▶ _Kutipan Teks_
++++++++++

Jawabannya, masih. Sebab Ia tidak akan mati, sekalipun seluruh manusia menolak keberadaan-Nya. Karena Tuhan yang sejati adalah Tuhan yang kehadiran-Nya sangat dibutuhkan justru sebagai syarat keberadaan alam semesta.
Filsafat Ketuhanan Allamah Thabathaba’i
Meski karya ini tidak secara halaman tidak terlalu besar jumlahnya, tetapi topik-topik yang dibahas lumayan luas mengenai ketuhanan. Sebab penulis melalui buku ini tidak hanya membahas argument tokoh utama saja, Thabathaba’i. Tetapi juga melengkapinya dengan diskusi-diskusi yang tidak kalah menariknya tentang bukti-bukti adanya Tuhan oleh para filosof, seperti Al-Kindi, Ibnu Rusyd, Ibnu Sina, dan Mulla Sadra yang mendahuluinya dan yang cukup mempengaruhinya. Setidaknya dalam perbincangan mengenai Tuhan menurut Thabathaba’i, penulis dalam buku ini membaginya dalam empat tema, yakni: 1). Bukti adanya Tuhan, 2). Keesaan Tuhan, 3). Sifat-sifat Tuhan.
Bukti Adanya Tuhan
Dalam pandangan Thabathaba’i keberadaan Tuhan dapat dibuktikan pada kesadaran manusia akan realitas dunia yang mengitarinya dan realitas dirinya sendiri. Manusia yang menyadari bahwa dunia sekitarnya adalah riil adanya akan mengantarkannya pada satu kesimpulan, bahwa meskipun dunia sekitarnya adalah nyata tapi tidaklah abadi. Sebab dunia ini bukan merupakan hakikat dari realitas yang tidak bisa hancur. Begitu juga halnya dengan manusia yang tidak nyata dan pasti hancur.
Lantas jika realitas dan dirinya sendiri bukan merupakan hakikat yang abadi, lalu kemana dua realitas itu akan menyandarkannya keberadaannya? Kata Thabathaba’i bersandar pada realitas yang tetap, yakni Tuhan.

++++++++++

▶ _Data Tersimpan_
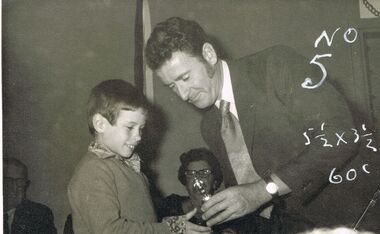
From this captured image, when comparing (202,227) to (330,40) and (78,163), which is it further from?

++++++++++

▶ _Tugas Dikerjakan_
1. Menurut kutipan teks, pada apa dunia dan diri manusia menyandarkan keberadaannya dalam pandangan Thabathaba’i?
2. Tentukan apakah setiap pernyataan berikut sesuai dengan kutipan teks. (a) Buku itu hanya membahas argumen Thabathaba’i. (b) Dalam pandangan Thabathaba’i, dunia sekitar manusia nyata tetapi tidak abadi. (c) Ibnu Sina termasuk filosof yang bukti-buktinya tentang adanya Tuhan ikut didiskusikan.
3. Tuliskan ulang kutipan teks dengan tepat, mulai dari "Jawabannya, masih. Sebab" terus ke bawah hingga "keberadaan alam semesta.".

▶ _Jawaban Latihan_
1. Pada realitas yang tetap, yakni Tuhan.

2.
(a) Tidak: "penulis melalui buku ini tidak hanya membahas argument tokoh utama saja, Thabathaba’i"
(b) Ya: "meskipun dunia sekitarnya adalah nyata tapi tidaklah abadi"
(c) Ya: "seperti Al-Kindi, Ibnu Rusyd, Ibnu Sina, dan Mulla Sadra"

3.
Jawabannya, masih. Sebab Ia tidak akan mati, sekalipun seluruh manusia menolak keberadaan-Nya. Karena Tuhan yang sejati adalah Tuhan yang kehadiran-Nya sangat dibutuhkan justru sebagai syarat keberadaan alam semesta.